Its a sort of CDC ( Change Data Capture ) scenario in which I am trying to compare new data (in tblNewData) with old data (in tblOldData), and logging the changes into a log table (tblExpectedDataLog) including Column names of the changed values, new value itself and the old value in that column. Sample tables creation and data insertion script is as below.

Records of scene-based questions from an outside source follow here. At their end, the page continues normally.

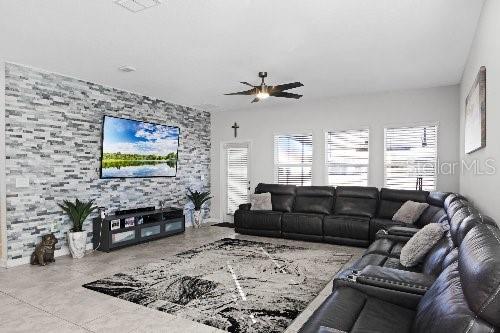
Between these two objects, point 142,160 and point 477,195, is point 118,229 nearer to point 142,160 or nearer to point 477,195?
point 142,160

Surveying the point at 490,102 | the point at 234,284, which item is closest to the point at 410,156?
the point at 490,102

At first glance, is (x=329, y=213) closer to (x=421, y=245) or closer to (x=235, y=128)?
→ (x=235, y=128)

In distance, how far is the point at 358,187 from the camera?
6059 millimetres

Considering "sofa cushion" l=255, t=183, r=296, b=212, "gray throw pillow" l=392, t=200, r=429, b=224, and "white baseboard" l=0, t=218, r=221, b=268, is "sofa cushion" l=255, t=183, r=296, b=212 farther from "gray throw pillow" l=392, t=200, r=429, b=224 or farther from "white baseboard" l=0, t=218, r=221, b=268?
"white baseboard" l=0, t=218, r=221, b=268

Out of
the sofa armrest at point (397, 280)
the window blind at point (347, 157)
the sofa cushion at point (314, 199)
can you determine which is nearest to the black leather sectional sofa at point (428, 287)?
the sofa armrest at point (397, 280)

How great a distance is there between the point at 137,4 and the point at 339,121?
4704 mm

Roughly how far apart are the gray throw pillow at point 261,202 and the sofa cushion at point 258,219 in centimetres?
17

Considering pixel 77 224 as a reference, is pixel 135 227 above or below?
below

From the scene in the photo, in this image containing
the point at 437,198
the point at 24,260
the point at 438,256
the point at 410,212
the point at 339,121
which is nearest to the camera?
the point at 438,256

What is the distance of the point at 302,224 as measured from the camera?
18.9 ft

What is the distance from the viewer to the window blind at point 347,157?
21.1 ft

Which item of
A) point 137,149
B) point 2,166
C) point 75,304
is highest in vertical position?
point 137,149

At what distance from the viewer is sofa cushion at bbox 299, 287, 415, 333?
1711 mm

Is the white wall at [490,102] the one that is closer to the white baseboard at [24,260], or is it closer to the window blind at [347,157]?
the window blind at [347,157]
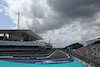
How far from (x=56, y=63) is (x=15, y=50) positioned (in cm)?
3442

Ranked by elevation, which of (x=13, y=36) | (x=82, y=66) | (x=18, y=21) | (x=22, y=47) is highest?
(x=18, y=21)

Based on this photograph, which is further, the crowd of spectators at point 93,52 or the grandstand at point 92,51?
the crowd of spectators at point 93,52

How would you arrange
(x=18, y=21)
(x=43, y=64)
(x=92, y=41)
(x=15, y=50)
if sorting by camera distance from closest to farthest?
(x=43, y=64) < (x=92, y=41) < (x=15, y=50) < (x=18, y=21)

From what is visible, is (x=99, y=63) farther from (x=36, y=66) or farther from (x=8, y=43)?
(x=8, y=43)

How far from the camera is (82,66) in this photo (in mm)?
20438

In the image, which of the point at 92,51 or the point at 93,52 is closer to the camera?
the point at 93,52

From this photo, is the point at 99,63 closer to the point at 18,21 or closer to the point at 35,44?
the point at 35,44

Challenge to me is, that the actual new and old tables are having more than 250 columns (just shortened the things to give you a better understanding). and I wish to avoid 250 conditions for each column to compare/check whether the values have changed or not.
Create Table tblNewData
(
TransactionID string,
ReportDate date,
Comments string,
Premium int
);
Insert Into tblNewData
Select '1116_0025' As TransactionID, '2025-07-30' As ReportDate, 'ghi' As Comments, 105 As Premium
Union
Select '2540_0038' As TransactionID, '2025-07-30' As ReportDate, 'jkl' As Comments, 100 As Premium
Union
Select '3459_0001' As TransactionID, '2025-07-30' As ReportDate, 'pqr' As Comments, 80 As Premium
Union
Select '4870_0041' As TransactionID, '2025-08-01' As ReportDate, 'bbbb' As Comments, 80 As Premium;
Create Table tblOldData
(
TransactionID string,
ReportDate date,
Comments string,
Premium int,
ActiveFlag boolean
);
Insert Into tblOldData
Select '1116_0025' As TransactionID, '2025-07-30' As ReportDate, 'def' As Comments, 95 As Premium, 1 As ActiveFlag
Union
Select '1116_0025' As TransactionID, '2025-07-30' As ReportDate, 'abc' As Comments, 90 As Premium, 0 As ActiveFlag
Union
Select '2540_0038' As TransactionID, '2025-07-30' As ReportDate, 'jkl' As Comments, 100 As Premium, 1 As ActiveFlag
Union
Select '3459_0001' As TransactionID, '2025-07-30' As ReportDate, 'mno' As Comments, 70 As Premium, 1 As ActiveFlag
Union
Select '4870_0041' As TransactionID, '2025-07-01' As ReportDate, 'bbbb' As Comments, 80 As Premiums, 1 As ActiveFlag;
Create Table tblExpectedDataLog
(
TransactionID string,
Column_name_of_changed_value string,
PreviousValue string,
NewValue string,
LogDateTime timestamp
);
So I thought of getting the column names from Information_Schema.columns and comparing them dynamically. And to achieve this I tried using my old way of using STUFF() and for xml path('') to stuff the query with 250 columns and generate the SQL dynamically. But unfortunately Azure Databricks is not supporting this XML Path() function.
Eventually coming here to seek any possible solution?